With these offset values added to the value of the base address, you can find the corresponding function name string. Based on this string, you can obtain the native address of these functions on the system. In this example, the address of GetModuleHandleA is obtained, and then the bytes 5E 35 00 00 are replaced with the native address of the function.
The system obtains the function name string corresponding to the initial value 0x355e plus the base address, and then stores the native address of the function in 0x403238.
Then open another IDA window to load the dumped file dump - bak.exe and go to 0x403238.
In the above figure, the file offset address is 0x3238, which does not match the original file. The main reason is that dumpfixer changes the file occupancy (rawsize) to be the same as the memory occupancy (rawsize), which causes the offset to change.
Open dump - bak.exe with 010editor and go to 0x3238.
Here is the native address of the API function, not the offset pointing to the API name string.
Because when dumping, the program has already obtained the native addresses of the API functions to be called and saved them to the IAT, so the native address of the GetModuleHandleA API in the packed program is stored at this address.
GetModuleHandleA API function
The above dump has a problem, that is, when the program is executed, it will read the offset from the IAT, add the base address to obtain the API function name string, and obtain the native addresses of these API functions on the system through the system. The dumped content retains the actual addresses of the functions, and the program cannot correctly fill the IAT according to this process, which will eventually cause the program to crash.
Rebuild IAT#
The idea of rebuilding the IAT is to restore the offset values pointing to the API function strings and fix the IAT using a tool called Scylla.
Run scylla, in attach to an active process, select the process of the packed program paused in IDA.
Packed program running to OEP
Fill in the value of OPE as 00401000 and click IAT Autosearch.
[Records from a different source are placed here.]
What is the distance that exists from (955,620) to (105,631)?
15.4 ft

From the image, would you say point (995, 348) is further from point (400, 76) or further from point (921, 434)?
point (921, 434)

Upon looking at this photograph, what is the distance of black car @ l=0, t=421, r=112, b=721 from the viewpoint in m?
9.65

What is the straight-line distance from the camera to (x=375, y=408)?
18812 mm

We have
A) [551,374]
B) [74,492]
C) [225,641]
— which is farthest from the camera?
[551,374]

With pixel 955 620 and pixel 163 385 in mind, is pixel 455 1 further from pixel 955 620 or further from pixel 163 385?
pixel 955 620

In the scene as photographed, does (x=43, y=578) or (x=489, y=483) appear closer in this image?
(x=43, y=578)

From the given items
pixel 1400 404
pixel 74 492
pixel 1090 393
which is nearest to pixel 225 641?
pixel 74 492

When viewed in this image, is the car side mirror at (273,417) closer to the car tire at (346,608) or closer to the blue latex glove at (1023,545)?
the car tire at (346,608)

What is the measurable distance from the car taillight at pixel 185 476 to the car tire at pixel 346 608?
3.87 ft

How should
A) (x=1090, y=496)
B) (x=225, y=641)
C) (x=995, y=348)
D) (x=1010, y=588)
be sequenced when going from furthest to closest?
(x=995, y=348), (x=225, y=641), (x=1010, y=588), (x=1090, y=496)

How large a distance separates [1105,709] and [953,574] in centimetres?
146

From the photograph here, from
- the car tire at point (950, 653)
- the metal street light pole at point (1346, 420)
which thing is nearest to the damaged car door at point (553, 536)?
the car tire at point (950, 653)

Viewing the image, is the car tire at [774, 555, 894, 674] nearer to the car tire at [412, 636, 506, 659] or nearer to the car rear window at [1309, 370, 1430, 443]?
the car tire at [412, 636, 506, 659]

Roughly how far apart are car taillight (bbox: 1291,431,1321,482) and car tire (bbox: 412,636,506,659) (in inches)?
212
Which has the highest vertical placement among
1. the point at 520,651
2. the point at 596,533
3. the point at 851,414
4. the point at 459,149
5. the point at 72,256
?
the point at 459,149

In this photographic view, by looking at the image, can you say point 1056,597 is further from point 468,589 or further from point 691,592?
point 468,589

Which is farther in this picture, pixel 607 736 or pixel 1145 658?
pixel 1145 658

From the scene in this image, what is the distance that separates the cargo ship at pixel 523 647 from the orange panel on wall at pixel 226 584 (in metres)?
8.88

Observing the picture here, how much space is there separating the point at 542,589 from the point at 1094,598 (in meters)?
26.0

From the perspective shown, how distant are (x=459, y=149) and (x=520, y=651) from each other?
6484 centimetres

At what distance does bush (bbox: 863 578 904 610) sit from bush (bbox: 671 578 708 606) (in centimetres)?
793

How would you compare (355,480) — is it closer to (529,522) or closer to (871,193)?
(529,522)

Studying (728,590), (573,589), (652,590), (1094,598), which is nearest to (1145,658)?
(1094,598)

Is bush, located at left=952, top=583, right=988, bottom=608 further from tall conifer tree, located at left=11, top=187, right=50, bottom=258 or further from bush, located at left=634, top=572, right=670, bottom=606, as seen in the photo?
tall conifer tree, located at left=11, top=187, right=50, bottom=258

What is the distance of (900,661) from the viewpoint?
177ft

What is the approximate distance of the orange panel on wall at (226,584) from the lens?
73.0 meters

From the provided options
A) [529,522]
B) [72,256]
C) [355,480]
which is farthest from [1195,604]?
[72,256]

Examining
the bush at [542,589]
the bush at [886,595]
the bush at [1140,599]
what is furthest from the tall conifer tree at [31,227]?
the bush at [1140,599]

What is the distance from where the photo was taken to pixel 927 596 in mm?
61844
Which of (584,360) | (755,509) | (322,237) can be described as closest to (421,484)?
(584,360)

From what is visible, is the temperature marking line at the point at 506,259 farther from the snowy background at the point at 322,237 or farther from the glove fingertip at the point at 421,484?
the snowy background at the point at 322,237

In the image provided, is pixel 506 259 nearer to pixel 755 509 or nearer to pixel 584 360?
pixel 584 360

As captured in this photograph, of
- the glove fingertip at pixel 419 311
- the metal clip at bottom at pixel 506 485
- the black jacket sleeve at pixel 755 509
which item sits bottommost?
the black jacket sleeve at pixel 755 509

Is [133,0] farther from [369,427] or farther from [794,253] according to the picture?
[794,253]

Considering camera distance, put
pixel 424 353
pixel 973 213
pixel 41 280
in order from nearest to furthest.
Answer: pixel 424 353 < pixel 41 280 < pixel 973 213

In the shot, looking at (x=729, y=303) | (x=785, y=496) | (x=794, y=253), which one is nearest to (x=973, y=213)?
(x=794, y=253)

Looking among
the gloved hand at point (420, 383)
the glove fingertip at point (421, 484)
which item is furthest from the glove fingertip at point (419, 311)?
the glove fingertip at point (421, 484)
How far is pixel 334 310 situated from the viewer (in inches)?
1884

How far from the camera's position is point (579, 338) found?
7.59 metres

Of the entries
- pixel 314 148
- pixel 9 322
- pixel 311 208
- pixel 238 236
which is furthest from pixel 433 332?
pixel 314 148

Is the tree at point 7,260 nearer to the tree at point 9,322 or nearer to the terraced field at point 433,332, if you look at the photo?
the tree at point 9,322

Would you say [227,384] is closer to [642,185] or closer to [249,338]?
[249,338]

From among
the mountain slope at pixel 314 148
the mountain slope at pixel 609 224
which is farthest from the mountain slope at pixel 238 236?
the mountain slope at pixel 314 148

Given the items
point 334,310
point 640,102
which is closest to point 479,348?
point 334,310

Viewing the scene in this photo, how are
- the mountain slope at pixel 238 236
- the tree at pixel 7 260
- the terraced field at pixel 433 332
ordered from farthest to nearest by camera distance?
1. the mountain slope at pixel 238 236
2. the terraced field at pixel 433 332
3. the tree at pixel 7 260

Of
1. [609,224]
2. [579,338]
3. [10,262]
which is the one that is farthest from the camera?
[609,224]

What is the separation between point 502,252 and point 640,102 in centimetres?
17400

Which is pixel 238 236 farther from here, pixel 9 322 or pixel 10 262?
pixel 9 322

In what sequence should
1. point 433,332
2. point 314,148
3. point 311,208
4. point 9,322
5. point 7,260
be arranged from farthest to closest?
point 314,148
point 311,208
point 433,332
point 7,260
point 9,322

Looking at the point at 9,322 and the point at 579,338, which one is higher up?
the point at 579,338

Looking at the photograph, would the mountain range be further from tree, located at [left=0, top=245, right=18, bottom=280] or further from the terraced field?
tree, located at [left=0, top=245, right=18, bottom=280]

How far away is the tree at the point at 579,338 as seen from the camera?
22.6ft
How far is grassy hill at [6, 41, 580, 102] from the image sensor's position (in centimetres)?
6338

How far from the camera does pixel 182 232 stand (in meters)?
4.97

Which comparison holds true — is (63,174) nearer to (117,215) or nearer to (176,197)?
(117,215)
The figure above shows that the starting address is 0x403184 and the size is 0x108.
Click Get Imports.
In the figure above, it shows that there are 22 places that have not been fixed.
Right-click on the unrecognized functions, select scylla plugins-pecompact v2.x to fix.
Successfully fix unrecognized functions
There are some suspicious functions, select show suspect to confirm whether the function at 0x403278 is fixed successfully.
In the above figure, it can be seen that it is fixed successfully. After confirming that there is no problem, click FIX DUMP in the lower right corner of scylla.
Select the previously dumped .exe file and write the repaired IAT.
The repaired program can run normally, indicating that the repair is successful.
Use IDA to load the file that has been dumped and the IAT has been repaired. The program starts executing from OEP, which is 0x401000, and the repaired file is the same as the original file.
IDA loads the executable file after repairing the IAT
Repaired IAT
This chapter mainly introduces how to convert the section content and rebuild the import IAT function table, and complete the final unpacking work, completing the unpacking of this UPX packed program, and learning the entire unpacking process.